Page:Xénophon - Œuvres complètes, éd. Talbot, tome 2.djvu/30

La bibliothèque libre.
Le texte de cette page a été corrigé et est conforme au fac-similé.


Cyrus fait ensuite trois parasanges en une étape, marchant en ordre de bataille avec toutes ses troupes, grecques et barbares : il pensait, en effet, que le roi l’attaquerait ce jour-là. Vers le milieu de cette marche, il rencontra un fossé creusé de main d’homme, fossé profond, d’une largeur de cinq brasses et d’une profondeur de trois. Il s’étendait, en remontant dans la plaine d’une longueur de douze parasanges, jusqu’au mur de la Médie. Il y a dans cette plaine quatre canaux qui dérivent du Tigre : ils sont très-profonds, larges d’un plèthre et portant des bateaux chargés de blé. Ils se jettent dans l’Euphrate et ont de l’un à l’autre la distance d’un parasange : on les passe sur des ponts.

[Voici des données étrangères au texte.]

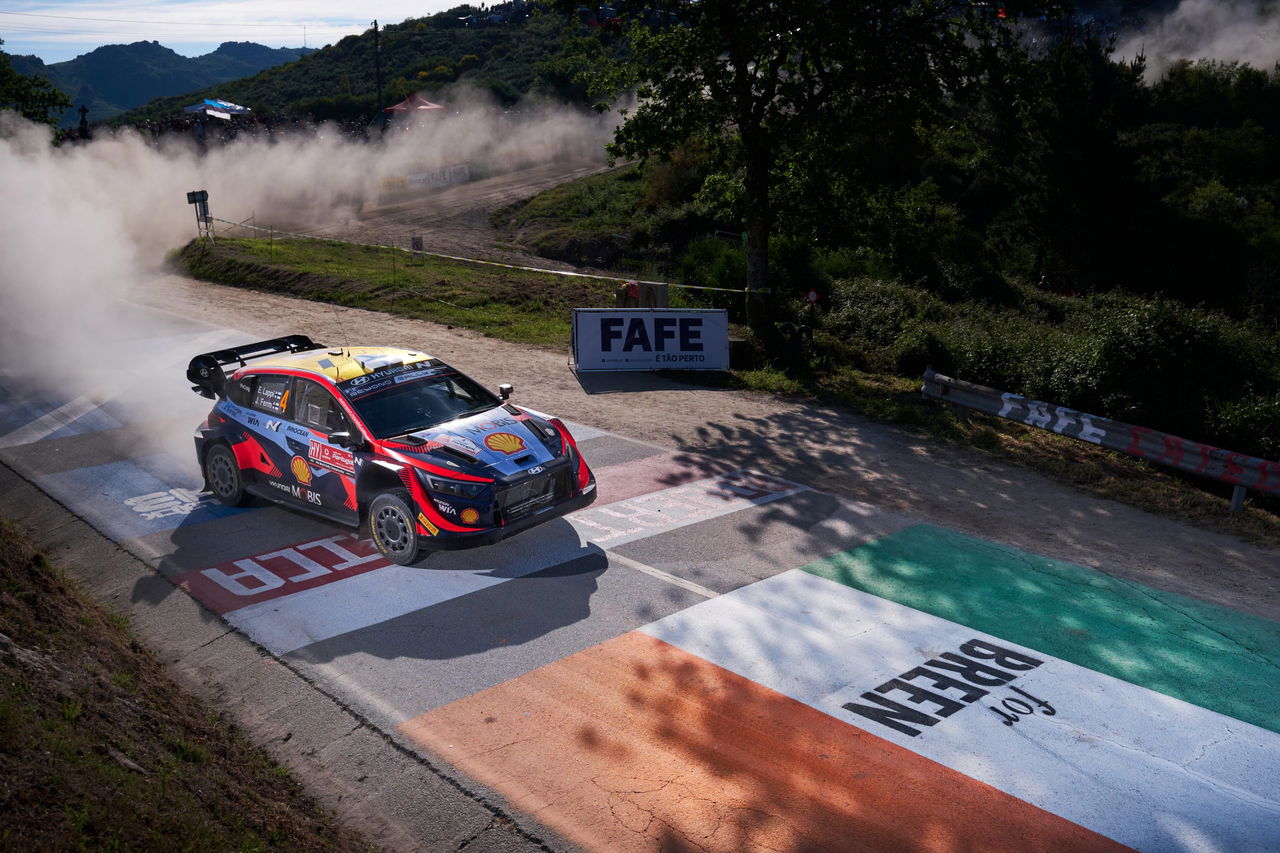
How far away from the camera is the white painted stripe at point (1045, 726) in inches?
231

Près de l’Euphrate, entre le fleuve et le fossé, était un passage étroit d’environ vingt pieds. Le grand roi avait fait creuser ce fossé pour se retrancher, lorsqu’il avait appris que Cyrus marchait contre lui. Cyrus et son armée passent le défilé et se trouvent au delà du fossé. Le roi ne se présente point ce jour-là pour combattre ; mais on remarque beaucoup de traces de chevaux et d’hommes battant en retraite. Cyrus alors fait venir le devin Silanus d’Ambracie, et lui donne trois mille dariques, parce que, onze jours auparavant, il lui avait annoncé, pendant qu’il sacrifiait, que le roi ne combattrait pas de dix jours. Or Cyrus lui avait dit : « Il n’y aura pas du tout de combat, s’il n’y en a pas dans l’espace de ces dix jours ; si donc tu dis vrai, je te promets dix talents. » C’était cet or qu’il lui comptait, les dix jours étant expirés.

Comme le roi ne s’était point opposé à ce que l’armée de Cyrus passât le fossé[1], Cyrus crut, ainsi que beaucoup d’autres, qu’il ne pensait plus à combattre ; aussi, le lendemain, marcha-t-il avec moins de précaution. Le troisième jour, Cyrus s’avance, assis sur son char, avec peu de soldats devant lui, la plupart des troupes marchant en désordre, et beaucoup de soldats faisant porter leurs armes sur des chariots et sur des bêtes de somme.

  1. Plutarque, Vie d’Artaxercès, nous apprend la cause de cette conduite d’Artaxercès : il voulait se retirer dans la province de Perse, et y attendre que toutes ses forces fussent réunies pour combattre Cyrus.